A recent prospective study evaluated differences in radiation planning volumes for high-grade gliomas when patients were scanned on 3 T MR versus 1.5 T MR. The authors found that radiation planning volumes based on 3 T MRI tended to be smaller compared to volumes based on 1.5 T MRI, and appeared more accurate to level of disease [36]. Additionally in a different study, tumor contrast-to-noise ratio (CNR) was significantly higher for FLAIR at 1.5 T when 3 T on the same patients with WHO II and III grade gliomas [17]. Overall, a higher strength magnet may better delineate residual FLAIR signal and thus more accurately identify residual tumor volumes at different time points. With improved early radiographic assessment, clinicians may be better informed when counseling patients regarding the need for additional surgery or adjuvant therapy.

The differences in volume comparing early to late postoperative MRI were significant and were not accounted for by ischemia-dependent tumor shrinkage.
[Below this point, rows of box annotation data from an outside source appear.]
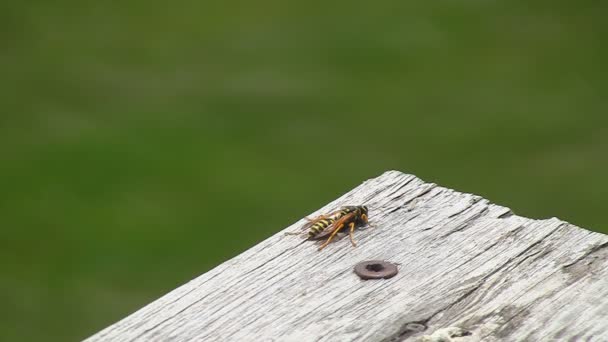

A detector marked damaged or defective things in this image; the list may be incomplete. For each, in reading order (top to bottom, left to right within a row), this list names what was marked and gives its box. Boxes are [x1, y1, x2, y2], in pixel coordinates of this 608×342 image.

rusty screw [352, 260, 400, 280]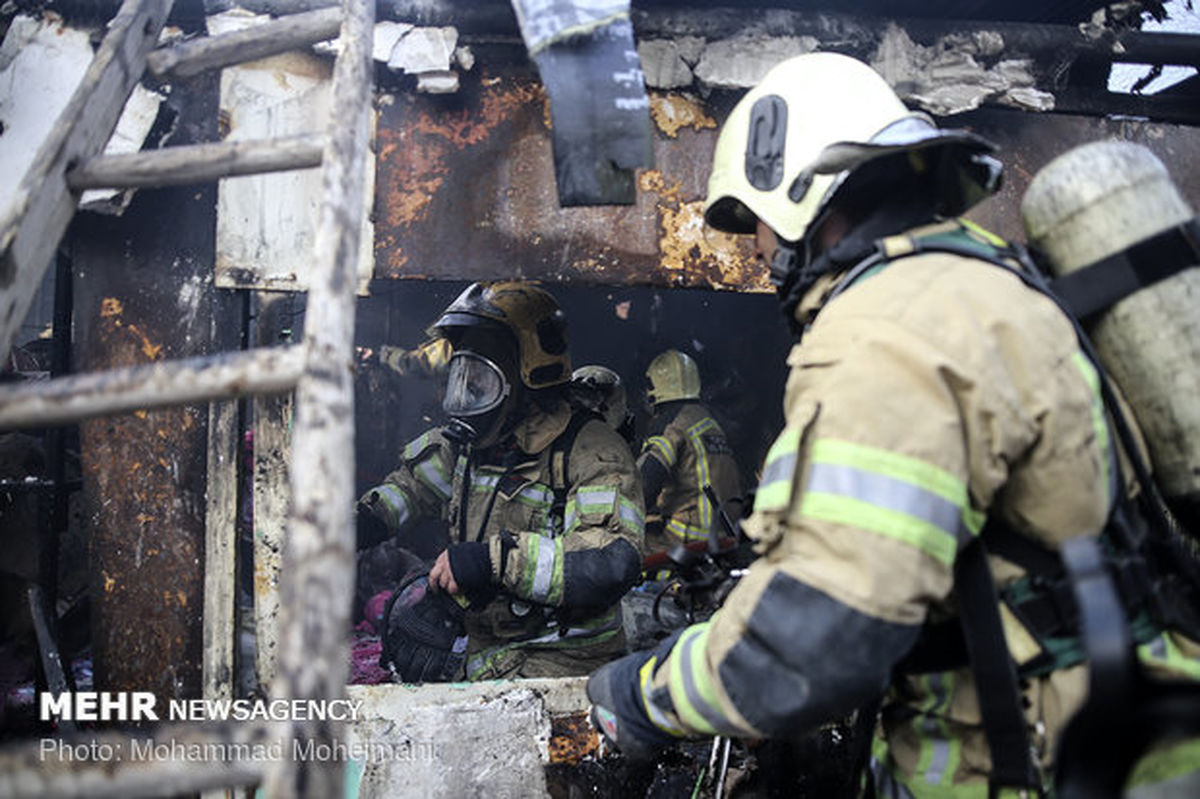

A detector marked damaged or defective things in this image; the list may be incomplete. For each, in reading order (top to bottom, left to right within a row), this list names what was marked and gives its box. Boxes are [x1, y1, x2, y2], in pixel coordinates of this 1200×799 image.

charred wooden beam [145, 5, 345, 79]
charred wooden beam [0, 0, 174, 359]
charred wooden beam [64, 134, 328, 190]
rusted metal surface [374, 60, 768, 289]
rusted metal surface [955, 107, 1200, 242]
charred wooden beam [0, 343, 304, 427]
charred wooden beam [264, 0, 372, 791]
Rather, dissipation of edema likely accounts for a significant component of the reduction in FLAIR volume over this 3 month period. Intraoperative MRI FLAIR volumes showed no significant difference compared to late postoperative MRI. However there is the potential for tumor to grow between the time of iMRI and late postop MR images obtained 3 months later. Therefore, the decision to defer adjuvant therapy in high risk patients while awaiting late post-operative MRI should involve active discussion with neuro-oncology providers and staff based on patient history, symptoms and initial pathology/molecular characterization.
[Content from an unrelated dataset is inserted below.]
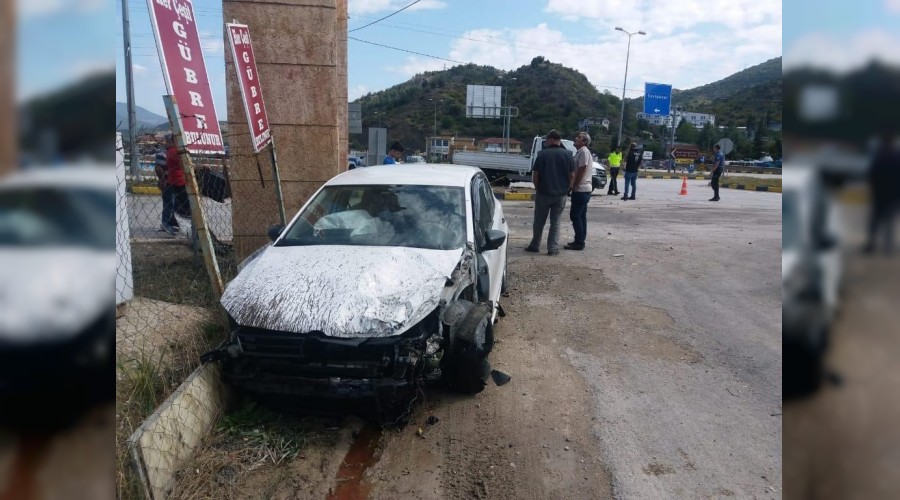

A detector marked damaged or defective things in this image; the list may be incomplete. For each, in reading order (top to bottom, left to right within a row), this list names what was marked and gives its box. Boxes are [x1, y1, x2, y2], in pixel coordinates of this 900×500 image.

crashed car hood [0, 247, 116, 344]
crashed car hood [221, 245, 464, 338]
white damaged car [207, 164, 510, 418]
There are limitations with this study including its small sample size and potential for differences in MRI quality based on specific MRI machine variables such as age, manufacturer and MRI technologist. Another limitation is the reliance on a single MRI sequence for each data point. FLAIR hyperintensity can be caused by LGG, edema, gliosis, blood products and ischemia among other causes. It is possible that each MRI time point is identifying different levels of each of these entities. For example, the iMRI may identify edema and blood products, whereas the late MRI, though similar in FLAIR hyperintensity, may be identifying gliosis and aging ischemic changes [37]. Ongoing studies are needed to better clarify MRI variables key for analysis and optimization of patient outcomes.

Conclusion

iMRI helps maximize extent of resection in patients with LGG. The 3 T iMRI FLAIR sequence appears to be superior to early postoperative 3 T MRI FLAIR sequences with regard to assessing residual tumor in patients undergoing surgical resection of LGG. Future work may help better define the role, if any, of routine immediate postoperative MRI.